Billy's post on the controversial 'good service' reminded me of a paper I came across a while ago. It's entitled Words with Attitude and it's an interesting research of evaluative expressions, starting with adjectives such as 'good' or 'bad' and working their way up to larger units like phrases and paragraphs, using the WordNet lexical database. The main objective of the research is to design an automatic algorithm for measuring the subjective meaning expressed in a text, which can then help in the classification of documents on subjective criteria and not just factual content (think of how this bears on applications of search engines and information retrieval systems). I would like to draw your attention to figure 2 on page 4 which shows both 'good' and 'bad' and their network of related adjectives which are linked at some distant point. The authors argue against a simple distance measure for classifying evaluative adjectives as they say: "even though the adjectives ‘good’ and ‘bad’ have opposite meaning—they are antonyms—they are still closely related by the synonymy relation" (p.3).

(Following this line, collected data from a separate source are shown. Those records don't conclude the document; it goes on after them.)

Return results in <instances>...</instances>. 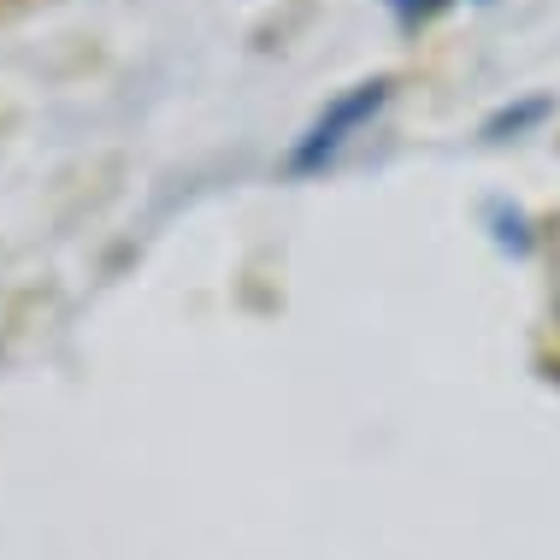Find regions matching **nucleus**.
I'll return each instance as SVG.
<instances>
[{"mask_svg":"<svg viewBox=\"0 0 560 560\" xmlns=\"http://www.w3.org/2000/svg\"><path fill=\"white\" fill-rule=\"evenodd\" d=\"M377 107H384V83H360L354 95H348V101H337V107H330V113L319 118V125H313V136L295 148V165L307 172V165L330 160V154H337V148L348 142V130H354L360 118H372Z\"/></svg>","mask_w":560,"mask_h":560,"instance_id":"obj_1","label":"nucleus"},{"mask_svg":"<svg viewBox=\"0 0 560 560\" xmlns=\"http://www.w3.org/2000/svg\"><path fill=\"white\" fill-rule=\"evenodd\" d=\"M425 7H436V0H425Z\"/></svg>","mask_w":560,"mask_h":560,"instance_id":"obj_2","label":"nucleus"}]
</instances>
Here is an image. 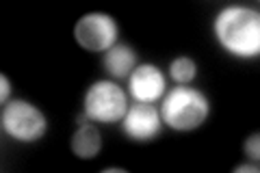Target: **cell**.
<instances>
[{"label": "cell", "mask_w": 260, "mask_h": 173, "mask_svg": "<svg viewBox=\"0 0 260 173\" xmlns=\"http://www.w3.org/2000/svg\"><path fill=\"white\" fill-rule=\"evenodd\" d=\"M234 171H251V173H258V167H251V164H243V167H237Z\"/></svg>", "instance_id": "4fadbf2b"}, {"label": "cell", "mask_w": 260, "mask_h": 173, "mask_svg": "<svg viewBox=\"0 0 260 173\" xmlns=\"http://www.w3.org/2000/svg\"><path fill=\"white\" fill-rule=\"evenodd\" d=\"M245 154L249 156V158H254V160L260 158V136L258 134L249 136L245 141Z\"/></svg>", "instance_id": "8fae6325"}, {"label": "cell", "mask_w": 260, "mask_h": 173, "mask_svg": "<svg viewBox=\"0 0 260 173\" xmlns=\"http://www.w3.org/2000/svg\"><path fill=\"white\" fill-rule=\"evenodd\" d=\"M128 87H130V95L141 104H152L160 100L165 95V74H162L156 65L145 63L135 67L133 74L128 76Z\"/></svg>", "instance_id": "52a82bcc"}, {"label": "cell", "mask_w": 260, "mask_h": 173, "mask_svg": "<svg viewBox=\"0 0 260 173\" xmlns=\"http://www.w3.org/2000/svg\"><path fill=\"white\" fill-rule=\"evenodd\" d=\"M169 74H172V78L176 82L186 85V82H191L198 76V65H195V61L189 59V56H178V59H174L172 65H169Z\"/></svg>", "instance_id": "30bf717a"}, {"label": "cell", "mask_w": 260, "mask_h": 173, "mask_svg": "<svg viewBox=\"0 0 260 173\" xmlns=\"http://www.w3.org/2000/svg\"><path fill=\"white\" fill-rule=\"evenodd\" d=\"M3 130L11 139L20 143H32L37 139H42L48 130V121L46 115L37 109L35 104L24 102V100H15L9 102L3 109Z\"/></svg>", "instance_id": "3957f363"}, {"label": "cell", "mask_w": 260, "mask_h": 173, "mask_svg": "<svg viewBox=\"0 0 260 173\" xmlns=\"http://www.w3.org/2000/svg\"><path fill=\"white\" fill-rule=\"evenodd\" d=\"M9 91H11V82H9V78L5 76H0V100L3 102H7V97H9Z\"/></svg>", "instance_id": "7c38bea8"}, {"label": "cell", "mask_w": 260, "mask_h": 173, "mask_svg": "<svg viewBox=\"0 0 260 173\" xmlns=\"http://www.w3.org/2000/svg\"><path fill=\"white\" fill-rule=\"evenodd\" d=\"M124 132L133 141H154L160 134L162 117L152 104H135L121 117Z\"/></svg>", "instance_id": "8992f818"}, {"label": "cell", "mask_w": 260, "mask_h": 173, "mask_svg": "<svg viewBox=\"0 0 260 173\" xmlns=\"http://www.w3.org/2000/svg\"><path fill=\"white\" fill-rule=\"evenodd\" d=\"M215 37L223 50L239 59L260 52V15L249 7H225L215 18Z\"/></svg>", "instance_id": "6da1fadb"}, {"label": "cell", "mask_w": 260, "mask_h": 173, "mask_svg": "<svg viewBox=\"0 0 260 173\" xmlns=\"http://www.w3.org/2000/svg\"><path fill=\"white\" fill-rule=\"evenodd\" d=\"M74 39L87 52H107L115 46L117 22L107 13H87L76 22Z\"/></svg>", "instance_id": "5b68a950"}, {"label": "cell", "mask_w": 260, "mask_h": 173, "mask_svg": "<svg viewBox=\"0 0 260 173\" xmlns=\"http://www.w3.org/2000/svg\"><path fill=\"white\" fill-rule=\"evenodd\" d=\"M210 113V104L200 89L191 87H174L167 91L160 106V117L172 130L186 132L195 130L206 121Z\"/></svg>", "instance_id": "7a4b0ae2"}, {"label": "cell", "mask_w": 260, "mask_h": 173, "mask_svg": "<svg viewBox=\"0 0 260 173\" xmlns=\"http://www.w3.org/2000/svg\"><path fill=\"white\" fill-rule=\"evenodd\" d=\"M128 111V97L124 89L111 80H98L85 93V115L91 121L113 123Z\"/></svg>", "instance_id": "277c9868"}, {"label": "cell", "mask_w": 260, "mask_h": 173, "mask_svg": "<svg viewBox=\"0 0 260 173\" xmlns=\"http://www.w3.org/2000/svg\"><path fill=\"white\" fill-rule=\"evenodd\" d=\"M137 63V56L133 52V48H128L124 44H117L107 50L104 54V70L115 78H126L133 74Z\"/></svg>", "instance_id": "9c48e42d"}, {"label": "cell", "mask_w": 260, "mask_h": 173, "mask_svg": "<svg viewBox=\"0 0 260 173\" xmlns=\"http://www.w3.org/2000/svg\"><path fill=\"white\" fill-rule=\"evenodd\" d=\"M100 150H102V136L98 132V128L91 126V123H83L72 136V152H74V156L89 160L95 158Z\"/></svg>", "instance_id": "ba28073f"}]
</instances>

So, what the London Underground people mean by 'good service' could actually express something like 'bad service' after all :) Conveniently, the authors mention one of the all-favourite quotes for anyone interested in language (p.8, footnote):
“When I use a word,” Humpty Dumpty said in rather a scornful tone, “it means just what I choose it to mean—neither more nor less.”
“The question is,” said Alice, “whether you can make words mean so many different things.”
(Lewis Carroll, 1871)
Apparently, we can all make a word like 'good' mean anything we want, from just 'normal' to absolutely 'unsatisfactory'. The point is 'good' is definitely a word with attitude and no one likes it when a certain attitude is imposed on you.